For Existing Holders: Consider reducing exposure on rallies towards ₹2,600-2,700 resistance zone. The dramatic promoter stake reduction, sequential profit decline despite revenue growth, and expensive valuation create an unfavourable risk-reward equation. Maintain positions only if conviction exists in multi-quarter margin recovery story.
Fair Value Estimate: ₹2,150-2,250 (12-15% downside from current levels), based on 22-23x P/E applied to normalised earnings and sector median valuation multiples.
Mphasis remains a fundamentally sound business with debt-free balance sheet, healthy ROE, and strong institutional backing, but the combination of margin compression, expensive valuation, promoter stake reduction, and weak technical setup creates multiple headwinds for near-term performance. The investment thesis improves materially only upon evidence of sustainable margin recovery or significant valuation correction that better reflects the company's moderate growth profile and cyclical margin pressures.

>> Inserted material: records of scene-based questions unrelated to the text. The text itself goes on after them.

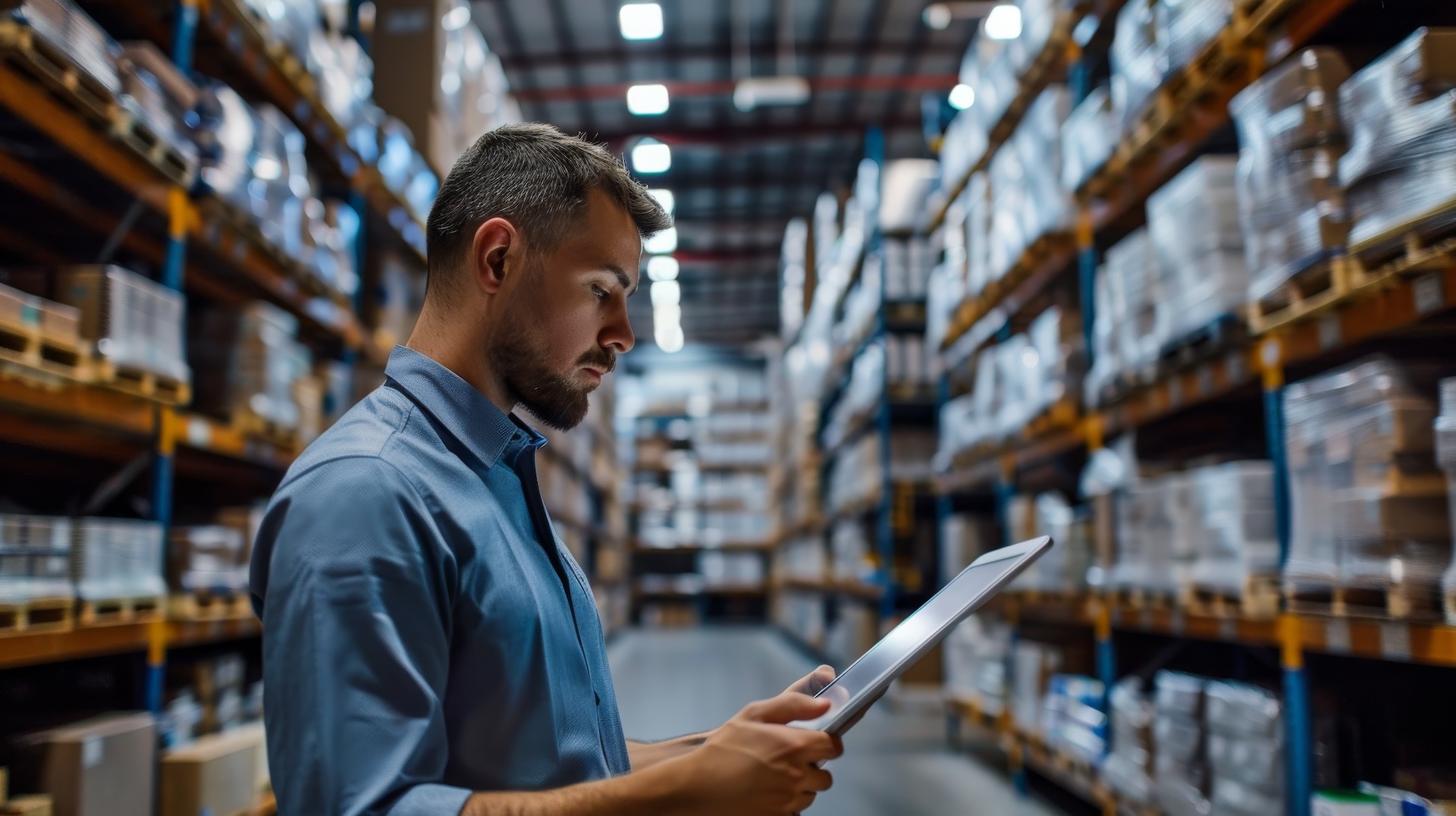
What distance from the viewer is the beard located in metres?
1.44

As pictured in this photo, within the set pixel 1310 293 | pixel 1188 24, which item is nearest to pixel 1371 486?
pixel 1310 293

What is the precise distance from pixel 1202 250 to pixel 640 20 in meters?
8.92

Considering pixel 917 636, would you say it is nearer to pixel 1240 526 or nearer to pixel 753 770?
pixel 753 770

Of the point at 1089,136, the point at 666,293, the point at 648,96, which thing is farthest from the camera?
the point at 666,293

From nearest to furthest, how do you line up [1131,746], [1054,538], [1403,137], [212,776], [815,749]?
1. [815,749]
2. [1403,137]
3. [212,776]
4. [1131,746]
5. [1054,538]

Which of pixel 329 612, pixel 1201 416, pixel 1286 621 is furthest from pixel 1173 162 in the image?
pixel 329 612

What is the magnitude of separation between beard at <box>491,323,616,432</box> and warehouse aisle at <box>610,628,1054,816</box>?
3962mm

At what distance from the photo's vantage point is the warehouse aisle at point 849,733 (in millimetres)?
5273

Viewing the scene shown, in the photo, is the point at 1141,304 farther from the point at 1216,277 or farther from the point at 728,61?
the point at 728,61

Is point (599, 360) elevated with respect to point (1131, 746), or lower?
elevated

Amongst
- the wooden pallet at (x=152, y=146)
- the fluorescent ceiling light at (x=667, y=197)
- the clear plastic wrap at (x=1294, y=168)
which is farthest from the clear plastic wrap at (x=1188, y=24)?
the fluorescent ceiling light at (x=667, y=197)

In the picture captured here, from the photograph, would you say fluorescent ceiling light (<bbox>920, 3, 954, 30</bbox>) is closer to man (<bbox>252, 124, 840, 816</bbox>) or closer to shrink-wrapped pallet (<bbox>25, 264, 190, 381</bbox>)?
shrink-wrapped pallet (<bbox>25, 264, 190, 381</bbox>)

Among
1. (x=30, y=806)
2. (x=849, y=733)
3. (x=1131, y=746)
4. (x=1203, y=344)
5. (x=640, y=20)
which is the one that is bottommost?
(x=849, y=733)

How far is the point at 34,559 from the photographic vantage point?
2.95 metres
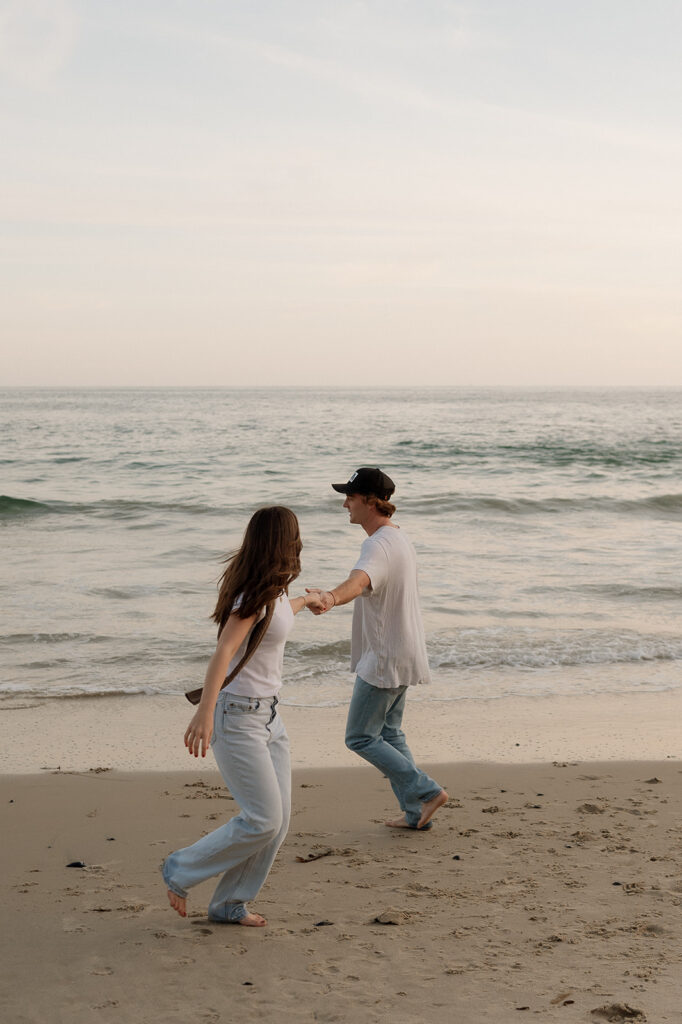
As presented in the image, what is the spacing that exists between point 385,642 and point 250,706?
1218 mm

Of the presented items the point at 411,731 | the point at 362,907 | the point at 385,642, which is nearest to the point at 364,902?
the point at 362,907

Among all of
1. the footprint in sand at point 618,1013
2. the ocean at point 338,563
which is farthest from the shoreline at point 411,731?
the footprint in sand at point 618,1013

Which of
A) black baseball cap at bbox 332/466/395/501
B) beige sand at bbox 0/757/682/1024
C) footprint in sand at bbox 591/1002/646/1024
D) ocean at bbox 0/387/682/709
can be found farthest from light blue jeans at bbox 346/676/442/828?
ocean at bbox 0/387/682/709

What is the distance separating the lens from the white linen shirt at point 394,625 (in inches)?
176

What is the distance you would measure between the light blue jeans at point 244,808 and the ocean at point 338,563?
3721 millimetres

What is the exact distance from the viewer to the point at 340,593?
4.09 meters

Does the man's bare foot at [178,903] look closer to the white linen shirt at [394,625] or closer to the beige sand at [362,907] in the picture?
the beige sand at [362,907]

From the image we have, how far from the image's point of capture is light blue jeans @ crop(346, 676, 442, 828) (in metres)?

Note- ROCE= (EBIT - Other income)/(Capital Employed - Cash - Current Investments)
⚠️ Investment Disclaimer
This article is for educational and informational purposes only and should not be construed as financial advice. Investors should conduct their own due diligence, consider their risk tolerance and investment objectives, and consult with a qualified financial advisor before making any investment decisions.